Brown was brazen, too, according to the complaint. At one point, she was accompanied by a trainer as DMV technicians were being taught the new insurance verification program. For nearly a month, surveillance cameras set up above her station didn't detect that any of her transactions were fraudulent, the complaints says. One day the trainer went home sick at 2:45 p.m., and Brown allegedly processed her first bogus transaction at 3:57 p.m.
Federal investigators were on to the ruse for several months. It must have driven DMV officials nuts that surveillance equipment, which streamed video directly back to the U.S. Immigration and Customs Enforcement office, was running for two months before Brown was arrested.
Understandable, because the federal government watched as illegal immigrants wandered back into the world with a temporary driver's license. Apparently the DMV has the ability to track the licenses down and cancel them.
This case goes far beyond any quick-and-dirty, money-making trick to aid undocumented immigrants looking to find work in the United States.
Fraudulently obtained driver's licenses have proved to be a key tool used by terrorists gaining access to undetectable bank accounts and, of course, boarding an airplane. As the website humanevents.com noted, key stops on Osama bin Laden's path to attacking the United States were not in Afghanistan, but at DMV offices.

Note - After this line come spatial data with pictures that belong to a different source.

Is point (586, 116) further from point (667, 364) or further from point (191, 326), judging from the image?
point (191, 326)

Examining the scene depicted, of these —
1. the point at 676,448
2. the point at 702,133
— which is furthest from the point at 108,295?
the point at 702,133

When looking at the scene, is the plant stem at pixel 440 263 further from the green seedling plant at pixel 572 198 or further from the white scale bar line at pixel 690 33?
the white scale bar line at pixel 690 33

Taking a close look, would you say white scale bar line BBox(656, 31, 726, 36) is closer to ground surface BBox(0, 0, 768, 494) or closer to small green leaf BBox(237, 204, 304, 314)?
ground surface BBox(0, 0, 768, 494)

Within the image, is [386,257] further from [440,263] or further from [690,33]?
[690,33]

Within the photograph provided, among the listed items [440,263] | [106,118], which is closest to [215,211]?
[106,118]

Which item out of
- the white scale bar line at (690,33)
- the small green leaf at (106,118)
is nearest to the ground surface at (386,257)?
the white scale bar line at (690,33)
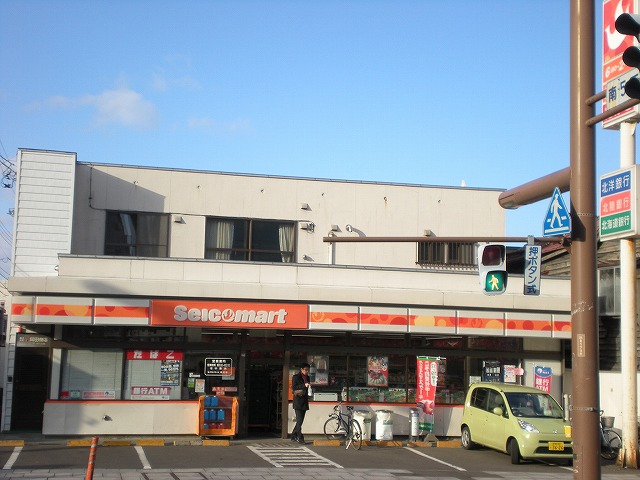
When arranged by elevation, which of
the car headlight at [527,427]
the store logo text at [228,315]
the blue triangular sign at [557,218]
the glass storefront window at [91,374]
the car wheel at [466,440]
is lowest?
the car wheel at [466,440]

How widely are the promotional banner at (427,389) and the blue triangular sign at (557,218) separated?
1208 cm

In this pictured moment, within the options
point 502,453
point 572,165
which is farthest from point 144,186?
point 572,165

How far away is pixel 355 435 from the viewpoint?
19906mm

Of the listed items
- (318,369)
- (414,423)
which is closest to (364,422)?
(414,423)

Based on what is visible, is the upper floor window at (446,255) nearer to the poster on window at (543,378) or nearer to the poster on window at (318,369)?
the poster on window at (543,378)

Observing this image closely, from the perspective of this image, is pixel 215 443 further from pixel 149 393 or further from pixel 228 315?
pixel 228 315

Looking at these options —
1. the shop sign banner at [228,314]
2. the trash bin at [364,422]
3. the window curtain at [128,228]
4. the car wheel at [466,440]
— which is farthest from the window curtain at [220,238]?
the car wheel at [466,440]

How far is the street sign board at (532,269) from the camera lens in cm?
1038

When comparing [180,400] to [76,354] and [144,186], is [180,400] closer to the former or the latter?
[76,354]

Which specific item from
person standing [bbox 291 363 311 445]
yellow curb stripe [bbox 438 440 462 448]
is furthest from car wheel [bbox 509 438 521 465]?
person standing [bbox 291 363 311 445]

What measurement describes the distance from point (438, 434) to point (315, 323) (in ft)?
16.3

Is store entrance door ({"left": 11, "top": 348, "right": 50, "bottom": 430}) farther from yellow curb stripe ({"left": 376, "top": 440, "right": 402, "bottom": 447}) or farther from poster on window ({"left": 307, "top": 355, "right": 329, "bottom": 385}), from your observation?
yellow curb stripe ({"left": 376, "top": 440, "right": 402, "bottom": 447})

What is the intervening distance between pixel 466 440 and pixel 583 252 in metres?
12.4

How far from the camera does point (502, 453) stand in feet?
65.2
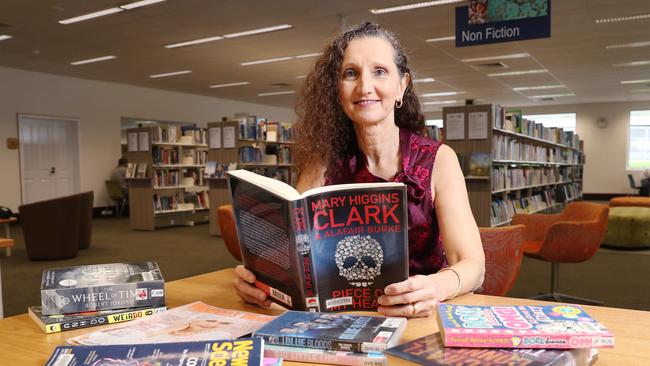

Hijackers created fraudulent documents that allowed them to obtain the picture identification cards needed to board planes; 13 were from Florida, seven from Virginia, two from California and two from New Jersey, according to various sources.
Seriously, who knows what the folks Brown helped out ultimately had in mind? DMV officials like to say that there is no good motive to possess a fake driver's license.
After the terrorist attacks, Nevada changed its requirements for newcomers seeking to acquire a driver's license. Before 2003, all a motorist needed was their out-of-state license and it was an across-the-board trade-in. Then they noticed the types with nefarious purpose were first visiting states with the most lax identification requirements, then returning to Nevada for the trade-in.
Now newcomers need two forms of identification such as a passport or a Social Security card.
Tom Jacobs, spokesman for the agency, declined to comment about the Brown case or even explain the training DMV technicians undergo before being placed behind a counter.
You would think it would have to be extensive, given that the department has the potential role in terrorism.
Maybe it takes extensive training to become a technician, but there is no question the DMV has had its share of bad apples lately.
Former DMV employee Marilyn D. Millender pleaded guilty to bribery for her role in selling identification documents to a small number of illegal immigrants in 2007. She was sentenced to six months in a federal halfway house.
Former DMV technician Dalva Flagg pleaded guilty in 2004 to collecting more than $300,000 in exchange for providing illegal immigrants unauthorized documents during a two-year period. She received a six-year prison sentence.
It might not appear that the scheme in which Brown is alleged to have participated or the crimes of the other two women are all that harmful. It obviously was a lucrative side-business, but in truth, it was a side-business that placed the entire country at risk.